Field guide to Anglican churchmanship
I say there are four competing Anglicanisms and of course as no two churchmen are exactly alike you can break that down further into sub-groups.
As a Central Church friend reminded me years ago they often are overlooked.
Anyway I see it thus:
1. Anglo-Catholic
a. Anglo-Papalist - Tridentine
b. Anglo-Papalist - Modern (a peculiarly English breed of cat, he uses the Novus Ordo, the current RC services)
c. Prayer Book Catholic
d. The modern version of Prayer Book Catholic, not papalist and using the Anglican prayer book that's the standard where he is (Common Worship, US 1979 BCP, etc.)
e. Anglo-Orthodox. Rare as hen's teeth, more so than Tridentine ACs, but they're out there. Also, 1c and 1d often see themselves as 'Western Orthodox' analogues to the Eastern Orthodox.
2. Central
a. High Central - almost Catholic, strongly resembling 1c or 1d, but doesn't believe in a complete change in the elements (denies transubstantiation for example)
b. Middle of the road
c. Low Central - happy-clappy, possibly charismatic but believes in apostolic succession and is not a Calvinist
Also, these come in old-school and modern versions, the latter accepting women clergy.
3. Evangelical
a. Old-school conservative Evo - Calvinist, Presbyterians with Prayer Books
b. Modern, a bit like 2c but they believe apostolic succession is optional
Again, some accept women clergy and some don't.
4. Broad
a. Still credally Christian
i. Affirming Catholic: former ACs who accept women clergy, accept practising homosexuality or both
ii. Former Central Churchmen who've signed off on the gay thing
iii. Open Evangelical: former Evos who are on board with the gay thing
b. Non-Christian/apostate
i. Atheists
ii. Agnostics
iii. Neo-pagans
4a (i) and 4b can be very high-church in practice as 4b believes in nothing therefore everything and so has no problem with Catholic externals.
As far as I can tell the gay issue is what holds Broad Churchmen together, 4a siding with apostates against other Christians over it.
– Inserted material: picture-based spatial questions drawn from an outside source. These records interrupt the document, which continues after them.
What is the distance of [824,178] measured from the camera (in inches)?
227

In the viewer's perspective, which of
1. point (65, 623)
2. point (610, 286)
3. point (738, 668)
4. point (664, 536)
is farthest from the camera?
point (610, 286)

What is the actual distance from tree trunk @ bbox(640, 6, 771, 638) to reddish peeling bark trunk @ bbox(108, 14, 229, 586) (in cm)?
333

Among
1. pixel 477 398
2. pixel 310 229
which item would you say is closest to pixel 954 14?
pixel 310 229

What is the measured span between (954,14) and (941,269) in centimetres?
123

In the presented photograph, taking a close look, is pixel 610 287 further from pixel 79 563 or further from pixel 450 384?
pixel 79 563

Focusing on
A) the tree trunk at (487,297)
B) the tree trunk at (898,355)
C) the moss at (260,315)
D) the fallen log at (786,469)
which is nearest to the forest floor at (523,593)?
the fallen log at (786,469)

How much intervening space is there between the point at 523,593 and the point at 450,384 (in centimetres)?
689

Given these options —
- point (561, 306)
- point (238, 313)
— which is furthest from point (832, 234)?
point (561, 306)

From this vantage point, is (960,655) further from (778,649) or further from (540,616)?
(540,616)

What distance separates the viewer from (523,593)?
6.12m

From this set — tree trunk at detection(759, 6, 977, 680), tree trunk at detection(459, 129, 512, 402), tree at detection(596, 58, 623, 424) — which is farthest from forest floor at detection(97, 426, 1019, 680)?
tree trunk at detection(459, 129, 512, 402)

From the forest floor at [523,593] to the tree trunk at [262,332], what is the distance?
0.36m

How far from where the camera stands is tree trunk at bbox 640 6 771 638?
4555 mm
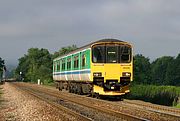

4 runs the Episcopal Church and Anglican Church of Canada now and I imagine the formerly AC Province of South Africa as well. Evos of various kinds run parts of the Church of England (otherwise a Broad shop), the Anglican Church in Australia and many/most of the Third World provinces and dioceses.
ACs and Central Churchmen (bitterly ironic as the Centrals really are classic Anglicans) are being pushed out of First World Anglicanism, the ACs making a second home in the Continuing movement, largely American, and the Centrals in new arrangements under Third World Anglican bishops.
I wonder how long it will be before the coalition of Christians and ex-Christians in the Broad camp falls apart.
Orthodoxy of course is very appealing to many Anglo-Catholics and high Central Churchmen, especially ACs of the non-papal persuasion as Orthodoxy is essentially an Eastern version of everything they already believe. But it's even more wrenching than going over to Rome - the Orthodox believe you were never really baptised or confirmed. If they're nice they'll accept you economically 'filling in' the grace that may have been missing in those sacraments in the first place. Even if one loves the Byzantine Rite and Eastern European cultures most people don't like being told their native tradition is crap and/or they weren't really Christian all those years. More on all that.
Oh, well. There never was supposed to be an Anglican Communion anyway - it was an accident that happened because of the British Empire, with which it's roughly co-terminous even today. Even with the Henrician schism and Elizabethan settlement the Anglican Church was simply supposed to be the part of the one Church of God that happened to be in England.
And now, like the empire 50 years ago, it's breaking up. Maybe there'll be 'two-tier' membership like dominions and republics in the Commonwealth. FWIW.